TEMYİZ EDEN (DAVALI) : … Bakanlığı

VEKİLLERİ : Av. …

Av. …

Av. …

Av. …

KARŞI TARAF (DAVACI) : …Ortaklığı Anonim Şirketi

VEKİLİ : Av. …

İSTEMİN KONUSU : Danıştay Vergi Dava Daireleri Kurulunun 15/12/2021 tarih ve E:2021/1194, K:2021/1762 sayılı bozma kararı üzerine verilen Danıştay Dördüncü Dairesinin 28/06/2022 tarih ve E:2022/2311, K:2022/4491 sayılı kararının temyizen incelenerek bozulması istenilmektedir.

YARGILAMA SÜRECİ :

Dava konusu istem: 01/12/2017 tarih ve 30257 sayılı Resmî Gazete'de yayımlanan Kurumlar Vergisi Genel Tebliği (Seri No:1)'nde Değişiklik Yapılmasına Dair Tebliğ (Seri No:13)'in iptali istemiyle dava açılmıştır.

Danıştay Dördüncü Dairesinin 02/03/2021 tarih ve E:2017/4268, K:2021/1335 sayılı kararı:

01/12/2017 tarih ve 30257 sayılı Resmî Gazete'de yayımlanan Kurumlar Vergisi Genel Tebliği (Seri No:1)'nde Değişiklik Yapılmasına Dair Tebliğ (Seri No:13)'in tamamının iptali istemiyle dava açılmış ise de dava dilekçesinde ileri sürülen hukuka aykırılık sebepleri dikkate alınarak Tebliğ'in, 5520 sayılı Kurumlar Vergisi Kanunu'nun 5. maddesinin (1) numaralı fıkrasının (d) işaretli bendinin (4) numaralı alt bendinde yer alan gayrimenkul yatırım fonları veya ortaklıklarının kazançlarına ilişkin istisna düzenlemesinin esas itibarıyla gayrimenkuller, gayrimenkul projeleri ve gayrimenkule dayalı haklardan oluşan bir portföyü işleten gayrimenkul yatırım fon veya ortaklıklarının kazançlarını kapsadığı; altyapı gayrimenkul yatırım ortaklıklarının ise münhasıran altyapı yatırım ve hizmetlerinden oluşan portföyü işletmek amacıyla kurulmaları, gayrimenkul, gayrimenkul projeleri ve gayrimenkule dayalı haklara altyapı yatırım ve hizmetleri ile ilişkili olmadıkları sürece yatırım yapamamaları nedeniyle bu ortaklıkların kazançlarının istisnaya tabi olmadığına ilişkin kısmıyla sınırlı olarak inceleme yapılmıştır.

Dava konusu edilen Tebliğ'in ilişkin bulunduğu gayrimenkul yatırım fon veya ortaklıklarının kazançlarına ilişkin istisna düzenlemesi, vergi mevzuatımıza ilk olarak, mülga 5422 sayılı Kurumlar Vergisi Kanunu'nun (1993 yılında eklenen) 8. maddesinin birinci fıkrasının (4-d) bendiyle girmiştir.
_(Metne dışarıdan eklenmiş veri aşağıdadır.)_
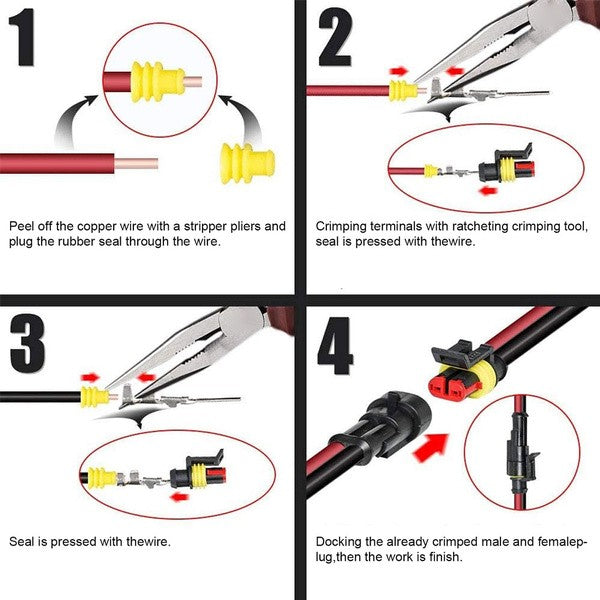 1

Peel off the copper wire with a stripper pliers and plug the rubber seal through the wire.

2

Crimping terminals with ratcheting crimping tool, seal is pressed with thewire.

3

Seal is pressed with thewire.

4

Docking the already crimped male and femaleplug,then the work is finish.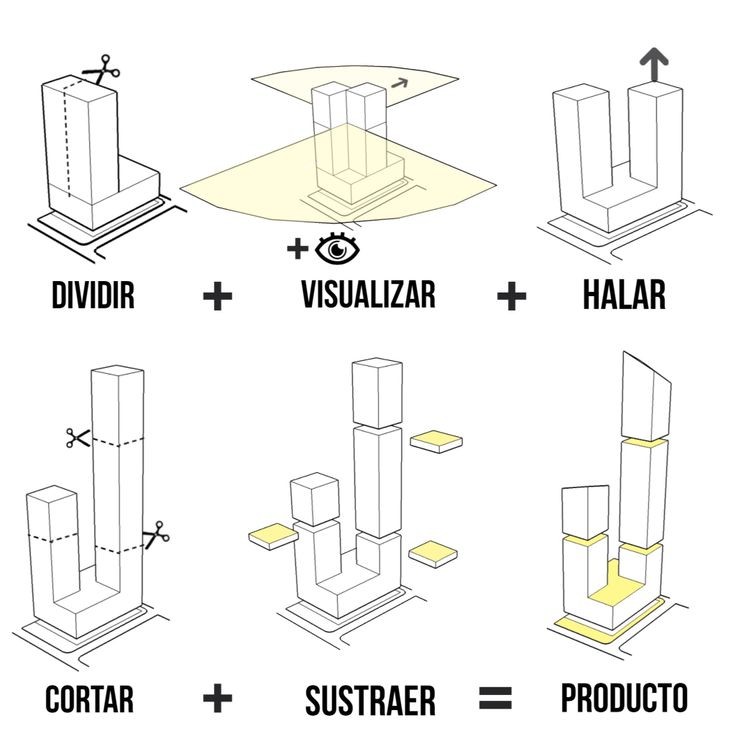 +

DIVIDIR + VISUALIZAR + HALAR

CORTAR + SUSTRAER = PRODUCTO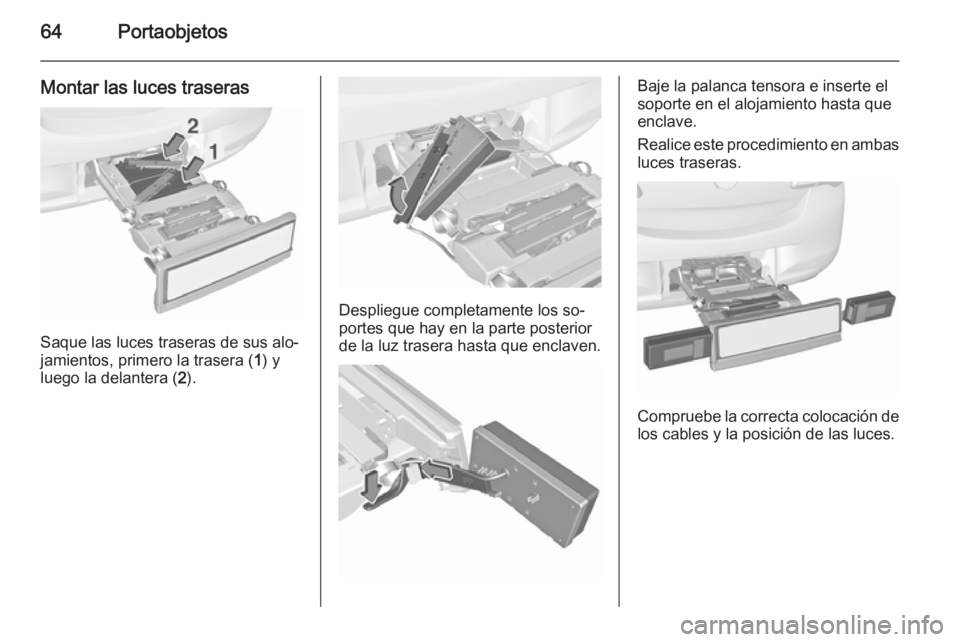 64 Portaobjetos

Montar las luces traseras

2
1

Saque las luces traseras de sus alojamientos, primero la trasera (1) y luego la delantera (2).

Despliegue completamente los soportes que hay en la parte posterior de la luz trasera hasta que enclaven.

Baje la palanca tensora e inserte el soporte en el alojamiento hasta que enclave.

Realice este procedimiento en ambas luces traseras.

Compruebe la correcta colocación de los cables y la posición de las luces.

carmanualsonline.info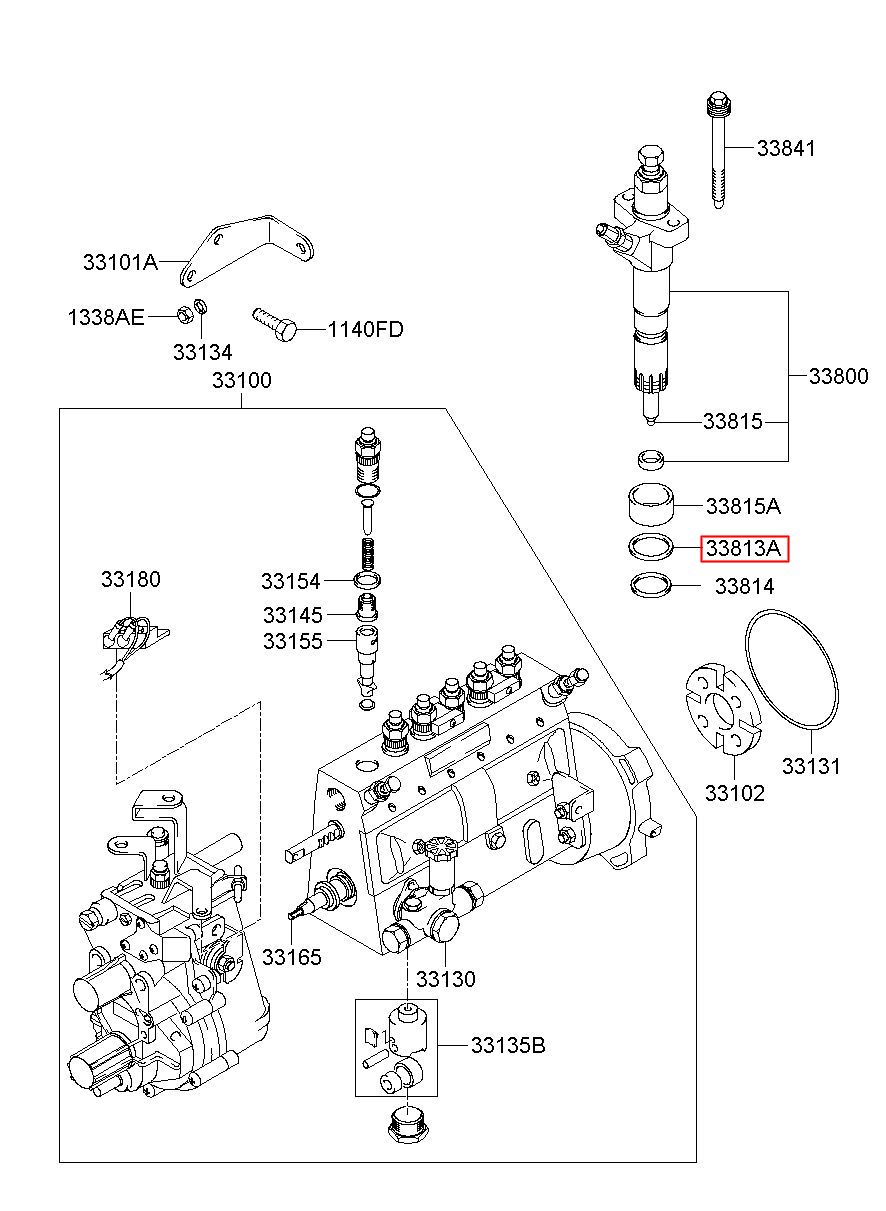 33841

33101A

1338AE

33134

1140FD

33100

33800

33815

33815A

33813A

33814

33180

33154

33145

33155

33131

33102

33165

33130

33135B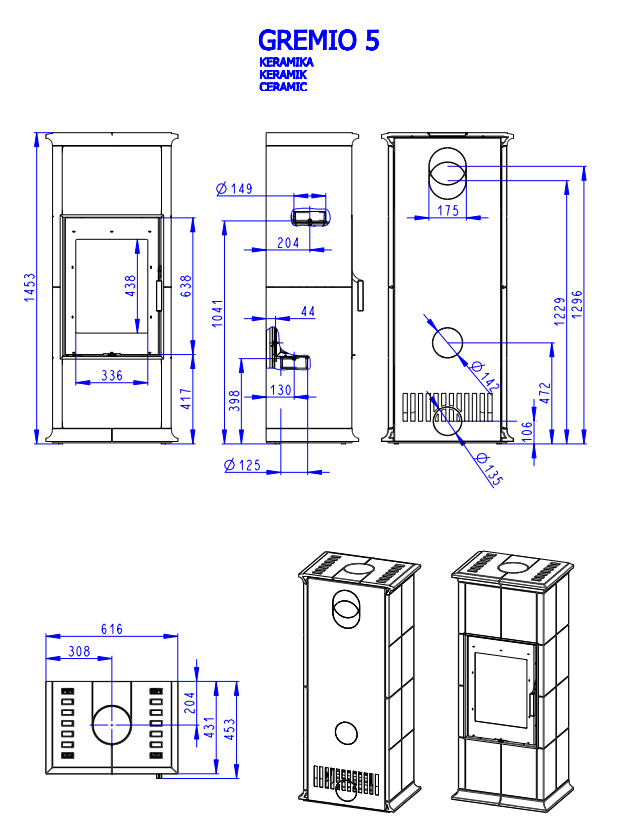 GREMIO 5
KERAMIKA
KERAMIK
CERAMIC

1453
438
638
336
417

Ø 149
204
1041
44
398
130
Ø 125

175
1229
1296
Ø 142
472
106
Ø 135

616
308
204
431
453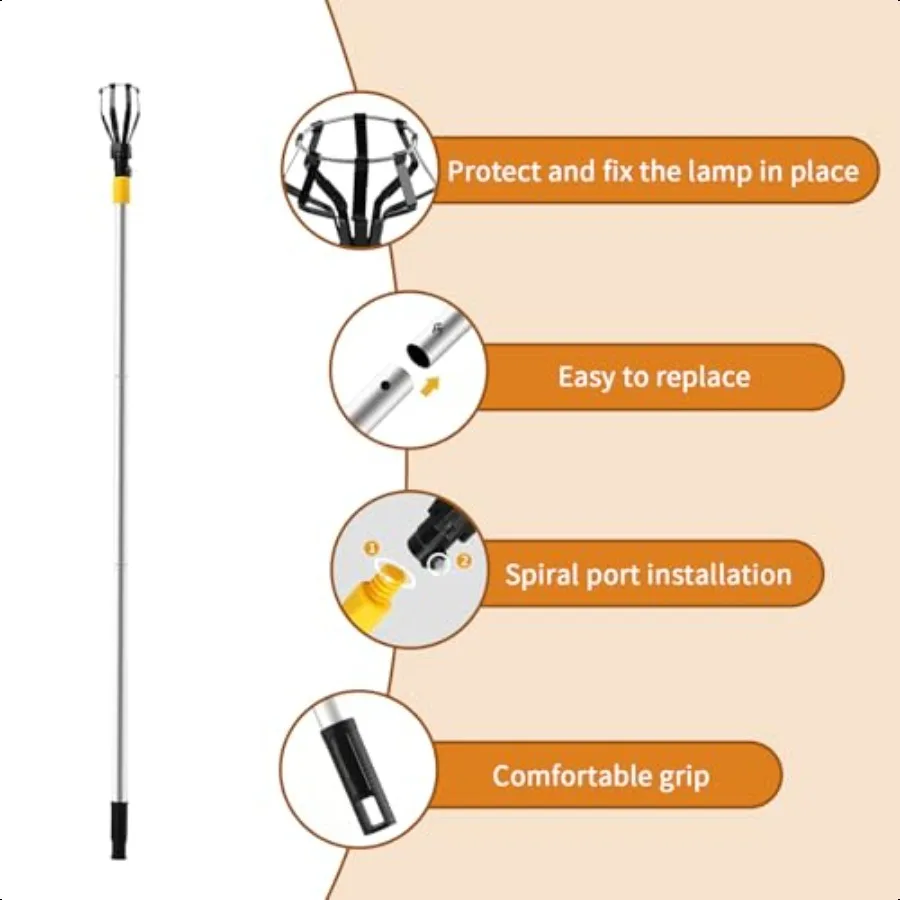 Protect and fix the lamp in place

Easy to replace

1 2 Spiral port installation

Comfortable grip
Mezkur düzenleme 21/06/2006 tarih ve 26205 sayılı Resmî Gazete'de yayımlanan 5520 sayılı Kurumlar Vergisi Kanunu'nun 5. maddesinin (1) numaralı fıkrasının (d) işaretli bendinin (4) numaralı alt bendinde de aynen korunmuştur. Anılan Kanun'un madde gerekçesinde, istisnanın amacının, sermaye piyasasının gelişmesine katkıda bulunmak, yeni oluşturulan sermaye piyasası kurumları araçlarının yerleşmesine yardımcı olmak, bireysel ve kurumsal tasarrufların sermaye piyasalarında değerlendirilmesine imkan sağlamak, bu kanalla sanayinin finansman ihtiyacına cevap vermek olduğu belirtilmiştir.
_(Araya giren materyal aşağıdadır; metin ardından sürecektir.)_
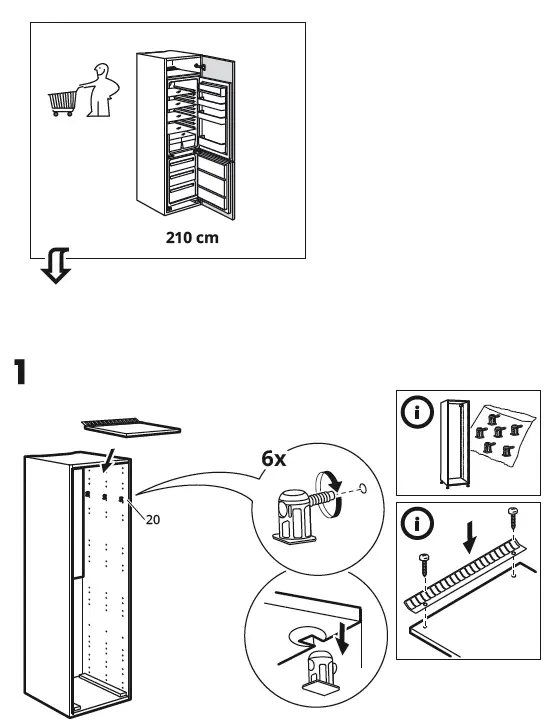 210 cm

1

6x

20

i

i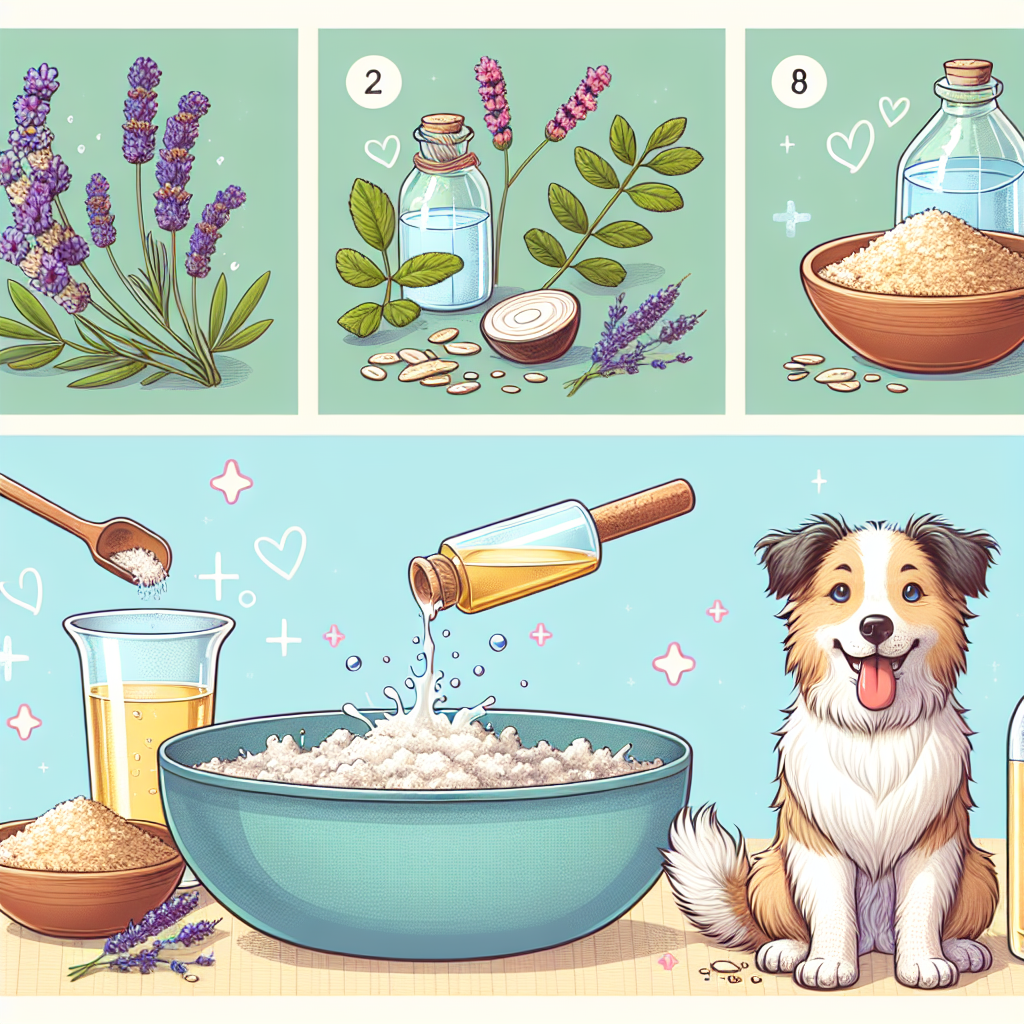 2

8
Dava dilekçesinde, Kurumlar Vergisi Kanunu'nun 5. maddesinin (1) numaralı fıkrasının (d) işaretli bendinin (4) numaralı alt bendinde, işletilen portföye ilişkin bir ayrım yapılmaksızın gayrimenkul yatırım ortaklıklarının tüm faaliyetlerinin istisna olarak düzenlendiği, münhasıran altyapı faaliyetlerine özgü portföy oluşturan gayrimenkul yatırım ortaklıklarının istisna dışında kalmasının hukuka uygun olmadığı iddia edilmiştir.
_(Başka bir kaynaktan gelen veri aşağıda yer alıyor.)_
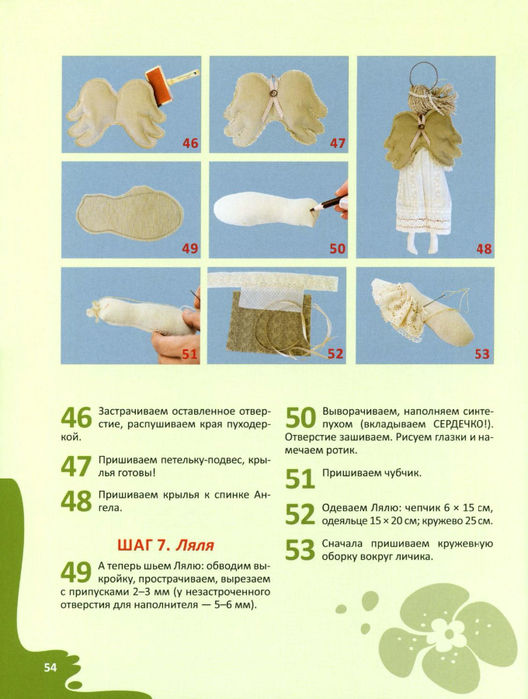 46

47

48

49

50

51

52

53

46 Застрачиваем оставленное отверстие, распушиваем края пуходеркой.

47 Пришиваем петельку-подвес, крылья готовы!

48 Пришиваем крылья к спинке Ангела.

ШАГ 7. Ляля

49 А теперь шьем Лялю: обводим выкройку, прострачиваем, вырезаем с припусками 2–3 мм (у незастроченного отверстия для наполнителя — 5–6 мм).

50 Выворачиваем, наполняем синтепухом (вкладываем СЕРДЕЧКО!). Отверстие зашиваем. Рисуем глазки и намечаем ротик.

51 Пришиваем чубчик.

52 Одеваем Лялю: чепчик 6 × 15 см, одеяльце 15 × 20 см; кружево 25 см.

53 Сначала пришиваем кружевную оборку вокруг личика.

54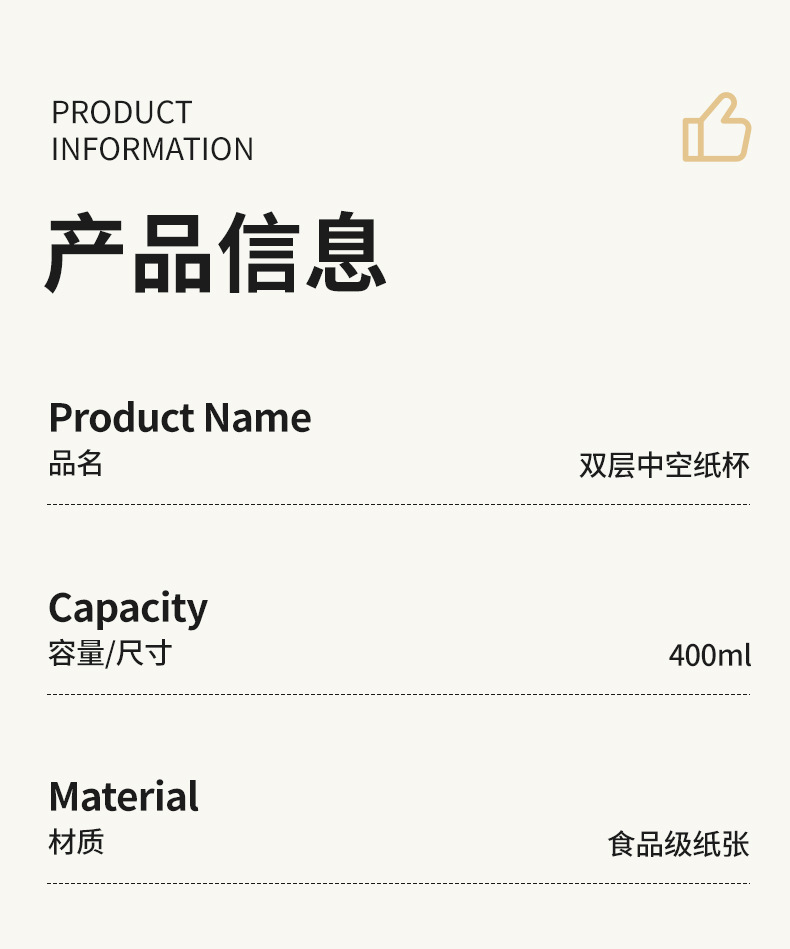 PRODUCT
INFORMATION

产品信息

Product Name
品名 双层中空纸杯

Capacity
容量/尺寸 400ml

Material
材质 食品级纸张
İhtilafın çözümlenebilmesi için Anayasa Mahkemesinin 12/06/2020 tarih ve E:2019/115, K:2020/31 sayılı kararında belirtilen, "kurala bir anlam yüklenirken o kuralda öngörülen düzenlemenin getirilme sebebinin ve koşullarının da göz önünde bulundurulması gerektiği" yolundaki ilke de dikkate alınarak, Kurumlar Vergisi Kanunu'nun 5. maddesinin (1) numaralı fıkrasının (d) işaretli bendinin (4) numaralı alt bendinde düzenlenen istisnanın, münhasıran altyapı hizmetleriyle ilgili portföyü işleten gayrimenkul yatırım ortaklıkları için de uygulanabilir olup olmadığının, gayrimenkul yatırım ortaklıkları ile altyapı gayrimenkul yatırım ortaklıklarının hem kavramsal, tarihsel, amaçsal açıdan ve özellikle de gayrimenkul yatırım ortaklıklarının bir takım faaliyet konularına getirilen istisnanın getiriliş nedenlerine ve uygulamanın yasalaştığı zamanda hangi konulara ve ne için uygulanmasının öngörüldüğü hususlarının hem de yasal mesnetleri açısından karşılaştırmalı olarak değerlendirilmesi gerekir.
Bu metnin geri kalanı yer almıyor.